Le salarié est éligible à l’indemnité de licenciement la plus favorable

Il est constant que l’indemnité spécifique de rupture conventionnelle versée à un salarié dans le cadre de la rupture conventionnelle de son contrat de travail doit être au moins égale à l’indemnité légale de licenciement, sauf à ce que l’indemnité conventionnelle de licenciement soit plus favorable, dans quel cas l’indemnité spécifique de rupture doit être calculée dans les conditions fixées par le convention collective applicable.

Certaines conventions collectives réservent néanmoins le bénéfice de l’indemnité conventionnelle à certains cas de rupture pour motif personnel, les salariés étant, pour les autres cas, éligibles à la seule indemnité légale de licenciement.

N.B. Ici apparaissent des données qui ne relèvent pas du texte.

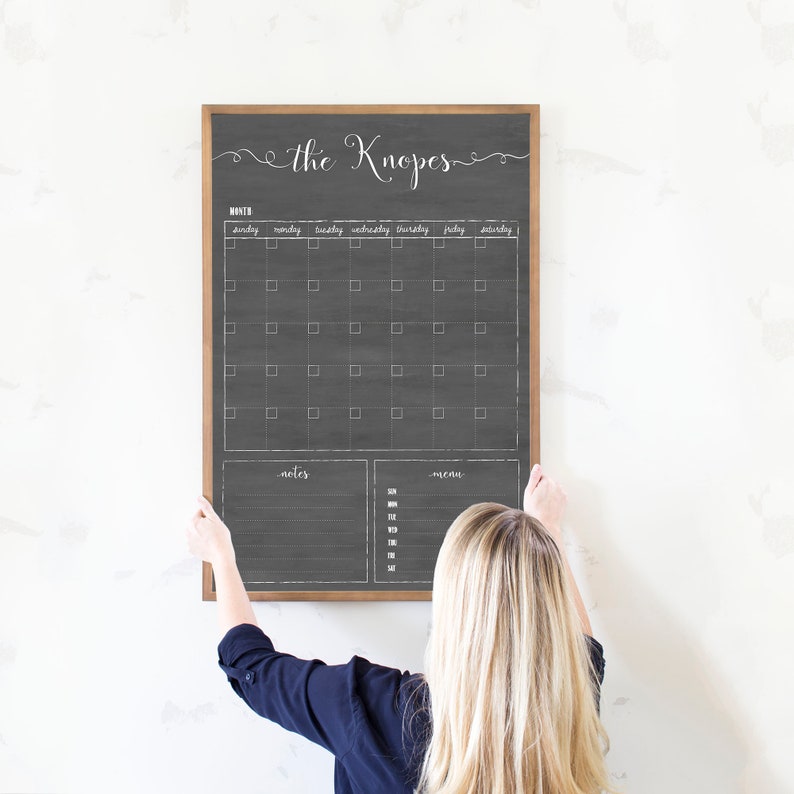 Family Calendar Custom 24x36 Dry erase calendar wall Etsy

Tel est notamment le cas de la convention collective applicable aux salariés du groupe Caisse d’E., cette convention réservant le versement d’une indemnité conventionnelle uniquement aux seuls salariés ayant fait l’objet d’un licenciement pour insuffisance résultant d’une incapacité professionnelle ou d’un licenciement pour motif économique.

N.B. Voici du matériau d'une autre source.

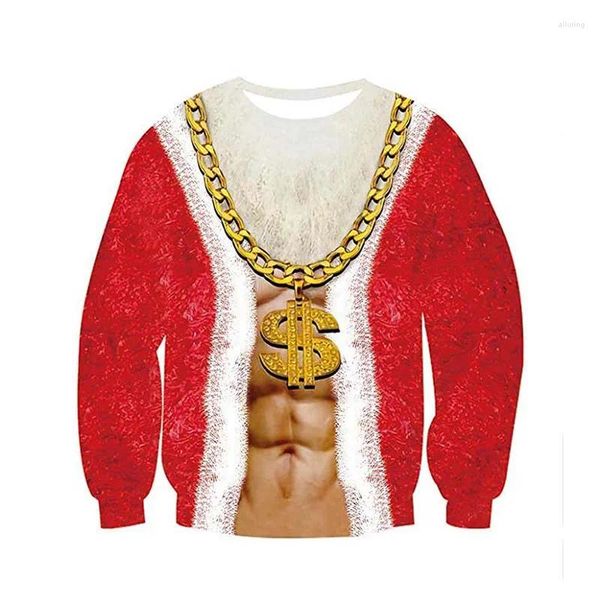 Suéteres masculinos ano natal cosplay y2k pullovers natal 2024 papai noel modelado tops roupas feias engraçadas para roupas masculinas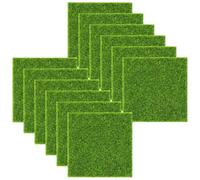 Lot de 12 mini pelouses artificielles - 15 x 15 cm - Avec herbe haute de 3 mm - Pour jardin miniature, modélisme, bac à sable et projets de bricolage - Grand lot avec 12 mini pelouses artificielles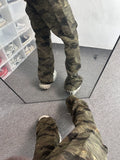 Xituodai Retro Camouflage Cargo Pants Men and Women Autumn Slightly Flared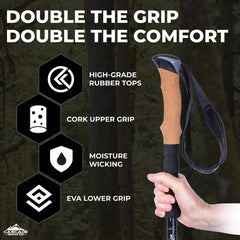 Lightweight Aluminum Trekking Poles with Extended Grip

Ayant quitté le groupe Caisse d’E. dans le cadre d’une rupture conventionnelle, une salariée avait perçu une indemnité spécifique de rupture équivalente à l’indemnité légale de licenciement. Elle avait ultérieurement saisi les juridictions d’une demande de condamnation de son ancien employeur au versement d’un solde d’indemnité spécifique de rupture (pour le delta entre l’indemnité légale et conventionnelle de licenciement).

Cette affaire a été portée jusqu’à la Cour de cassation, la Société faisant notamment valoir que la règle générale fixée par la convention collective applicable était celle du paiement de l’indemnité légale de licenciement, les exceptions visées par la même convention étant quant à elles nécessairement d’interprétation stricte.

Les Juges du droit ne l’entendent pas ainsi et rejettent le pourvoi formé par la Société au motif que « l’accord collectif applicable aux salariés du groupe Caisse d’E. prévoyait une indemnité conventionnelle de licenciement plus favorable que l’indemnité légale de licenciement prévue par l’article L. 1237-13 du code du travail, la salarié pouvant prétendre à une indemnité spécifique de rupture dont le montant ne pouvait être inférieur à l’indemnité conventionnelle de licenciement » (Cass. soc., 5 mai 2021, n°19-24.650).

La Cour de cassation semble ainsi dépasser le principe général selon lequel l’exception est d’interprétation stricte (« Exceptio est strictissime interpretationis ») pour dégager un principe de droit commun selon lequel, en matière d’indemnité de licenciement, et peu importe les conditions fixées par les dispositions conventionnelles, il convient de verser au salarié le montant qui, en valeur absolue, lui est le plus favorable.